From those who wish to compete, a different measure of discipline, a lack of personal freedom, will be required. For instance, former Sixers center Richaun Holmes, now with the Sacramento Kings, exited the bubble for a less-pressing reason than Williamson’s. He went to pick up an order of takeout food. He has been placed in quarantine, and he provided early validation of a recent assertion by the Sixers’ Joel Embiid, who didn’t trust that every NBA player would abide by the rules of isolation.

“I know myself,” he said. “I know I’m not going to put everybody else at risk. But the question is, is everybody else going to do the same? Being around this business, I surely don’t think so.”

Embiid made the same point in an exaggerated manner on the day he traveled to Orlando, arriving for his flight clad in a white hazmat suit. It was a hilarious sight, but it also cast in stark relief the choice that every athlete in every sport has had or will have to make — and the gravity of that choice. Put it this way: It’s a safe bet that, over the month he spent stricken with and recovering from COVID-19, losing his senses of taste and smell and seeing his body temperature rise, Kingery wasn’t worrying first and foremost about his team’s postseason prospects or the incentive clauses in his contract.
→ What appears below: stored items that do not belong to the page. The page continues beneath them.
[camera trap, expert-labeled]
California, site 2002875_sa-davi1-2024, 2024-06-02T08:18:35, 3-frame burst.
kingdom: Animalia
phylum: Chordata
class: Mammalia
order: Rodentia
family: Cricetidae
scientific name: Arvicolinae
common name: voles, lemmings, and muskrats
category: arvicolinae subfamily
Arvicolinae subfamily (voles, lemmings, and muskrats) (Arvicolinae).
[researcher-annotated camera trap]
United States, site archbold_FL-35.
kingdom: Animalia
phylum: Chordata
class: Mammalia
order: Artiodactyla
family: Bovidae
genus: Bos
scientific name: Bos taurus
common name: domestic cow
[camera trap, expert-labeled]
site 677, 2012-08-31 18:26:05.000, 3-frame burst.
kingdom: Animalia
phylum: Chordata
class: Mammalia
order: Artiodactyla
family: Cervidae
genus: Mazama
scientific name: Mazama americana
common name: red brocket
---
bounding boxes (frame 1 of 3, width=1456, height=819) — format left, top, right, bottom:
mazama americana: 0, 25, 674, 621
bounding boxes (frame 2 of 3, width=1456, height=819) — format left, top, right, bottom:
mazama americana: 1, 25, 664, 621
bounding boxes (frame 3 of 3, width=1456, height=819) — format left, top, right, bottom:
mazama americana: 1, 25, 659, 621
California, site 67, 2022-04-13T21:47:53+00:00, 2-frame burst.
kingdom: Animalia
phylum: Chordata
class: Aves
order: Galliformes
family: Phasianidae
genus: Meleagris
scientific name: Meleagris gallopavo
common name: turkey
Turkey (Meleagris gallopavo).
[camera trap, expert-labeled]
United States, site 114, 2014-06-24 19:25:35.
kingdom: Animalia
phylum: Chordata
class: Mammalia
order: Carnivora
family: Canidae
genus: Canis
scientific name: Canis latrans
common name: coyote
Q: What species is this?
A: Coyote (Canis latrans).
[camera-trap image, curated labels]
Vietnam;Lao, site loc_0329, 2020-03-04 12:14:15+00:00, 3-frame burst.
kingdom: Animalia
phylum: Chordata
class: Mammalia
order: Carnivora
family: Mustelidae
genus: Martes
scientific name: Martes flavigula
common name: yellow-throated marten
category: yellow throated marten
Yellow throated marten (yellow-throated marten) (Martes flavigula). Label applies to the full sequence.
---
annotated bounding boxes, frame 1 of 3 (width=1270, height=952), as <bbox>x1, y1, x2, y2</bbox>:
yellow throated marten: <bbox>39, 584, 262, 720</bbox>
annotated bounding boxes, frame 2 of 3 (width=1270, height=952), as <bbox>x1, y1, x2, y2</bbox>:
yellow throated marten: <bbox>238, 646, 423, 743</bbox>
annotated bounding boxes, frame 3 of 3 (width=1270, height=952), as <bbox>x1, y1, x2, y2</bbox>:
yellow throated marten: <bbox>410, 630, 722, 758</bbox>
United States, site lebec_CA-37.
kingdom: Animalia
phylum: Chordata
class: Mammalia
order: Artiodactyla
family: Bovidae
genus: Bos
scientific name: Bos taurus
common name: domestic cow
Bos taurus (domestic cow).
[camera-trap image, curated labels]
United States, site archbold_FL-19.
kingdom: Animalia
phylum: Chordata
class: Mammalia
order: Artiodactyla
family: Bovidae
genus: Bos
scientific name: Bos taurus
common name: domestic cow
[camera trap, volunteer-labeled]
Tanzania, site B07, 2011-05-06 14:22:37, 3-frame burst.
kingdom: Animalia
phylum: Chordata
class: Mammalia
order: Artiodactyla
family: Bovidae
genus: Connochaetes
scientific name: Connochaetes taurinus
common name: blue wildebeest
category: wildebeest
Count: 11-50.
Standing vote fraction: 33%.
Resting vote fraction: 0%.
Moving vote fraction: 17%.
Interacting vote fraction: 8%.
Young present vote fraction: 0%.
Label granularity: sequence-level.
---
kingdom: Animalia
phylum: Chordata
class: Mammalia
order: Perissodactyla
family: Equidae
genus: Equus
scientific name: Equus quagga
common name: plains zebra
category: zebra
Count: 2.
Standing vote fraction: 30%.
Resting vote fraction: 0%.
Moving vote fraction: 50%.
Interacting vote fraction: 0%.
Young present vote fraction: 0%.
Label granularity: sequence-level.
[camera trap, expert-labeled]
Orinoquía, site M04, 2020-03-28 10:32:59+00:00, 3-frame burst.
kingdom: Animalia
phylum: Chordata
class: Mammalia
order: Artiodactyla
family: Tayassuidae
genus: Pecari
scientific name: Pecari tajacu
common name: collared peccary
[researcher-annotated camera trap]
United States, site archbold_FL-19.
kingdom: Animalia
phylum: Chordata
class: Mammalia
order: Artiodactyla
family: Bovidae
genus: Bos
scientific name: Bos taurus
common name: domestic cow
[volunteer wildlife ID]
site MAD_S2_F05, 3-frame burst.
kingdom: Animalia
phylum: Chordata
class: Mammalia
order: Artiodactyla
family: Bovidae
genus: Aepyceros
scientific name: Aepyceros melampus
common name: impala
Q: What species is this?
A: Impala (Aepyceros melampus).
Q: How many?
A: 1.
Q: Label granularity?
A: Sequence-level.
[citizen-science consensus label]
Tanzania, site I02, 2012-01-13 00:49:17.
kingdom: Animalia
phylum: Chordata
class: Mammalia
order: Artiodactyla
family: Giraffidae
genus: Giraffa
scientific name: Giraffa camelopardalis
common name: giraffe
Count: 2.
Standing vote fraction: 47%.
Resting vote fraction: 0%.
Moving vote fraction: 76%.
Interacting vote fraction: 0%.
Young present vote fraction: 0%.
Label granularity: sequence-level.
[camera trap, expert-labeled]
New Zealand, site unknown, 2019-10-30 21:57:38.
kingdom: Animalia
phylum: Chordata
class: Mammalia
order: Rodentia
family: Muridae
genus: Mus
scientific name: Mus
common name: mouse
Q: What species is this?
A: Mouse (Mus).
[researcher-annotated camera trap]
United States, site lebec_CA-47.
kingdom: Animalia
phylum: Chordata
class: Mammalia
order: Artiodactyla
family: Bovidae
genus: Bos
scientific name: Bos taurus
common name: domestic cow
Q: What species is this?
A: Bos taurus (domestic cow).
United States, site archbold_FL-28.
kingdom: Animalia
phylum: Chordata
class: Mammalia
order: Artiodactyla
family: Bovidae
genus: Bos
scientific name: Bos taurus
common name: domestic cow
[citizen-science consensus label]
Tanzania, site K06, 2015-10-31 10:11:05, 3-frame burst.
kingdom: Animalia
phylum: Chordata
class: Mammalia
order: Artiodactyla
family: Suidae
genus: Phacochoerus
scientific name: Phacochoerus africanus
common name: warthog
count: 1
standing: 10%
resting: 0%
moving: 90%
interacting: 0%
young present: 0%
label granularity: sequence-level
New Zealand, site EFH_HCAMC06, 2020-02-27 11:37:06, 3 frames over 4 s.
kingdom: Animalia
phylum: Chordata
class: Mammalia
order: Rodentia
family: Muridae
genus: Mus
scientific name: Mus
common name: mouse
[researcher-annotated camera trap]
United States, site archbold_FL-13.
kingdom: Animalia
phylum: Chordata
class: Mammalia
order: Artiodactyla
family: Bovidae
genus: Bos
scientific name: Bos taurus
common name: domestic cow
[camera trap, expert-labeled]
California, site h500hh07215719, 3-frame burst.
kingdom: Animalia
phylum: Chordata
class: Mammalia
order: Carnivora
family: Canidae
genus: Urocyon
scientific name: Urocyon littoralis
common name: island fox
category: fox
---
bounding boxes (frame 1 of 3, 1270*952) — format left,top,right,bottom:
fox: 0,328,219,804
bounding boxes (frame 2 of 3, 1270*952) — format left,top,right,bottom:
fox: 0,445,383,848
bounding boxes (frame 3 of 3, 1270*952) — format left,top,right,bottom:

“I play in a city that’s tough, and I consider myself being tough,” Embiid said. “You look at the way I play the games: physical, getting to the free-throw line. I’m not going to give up that easy. But if you told me the current trend was a lot of people getting sick and people dying, obviously you don’t know what’s going to happen, and you don’t want to be in a situation where you put your life at risk for just, what, the money?

“At the end of the day, basketball is not all that matters.”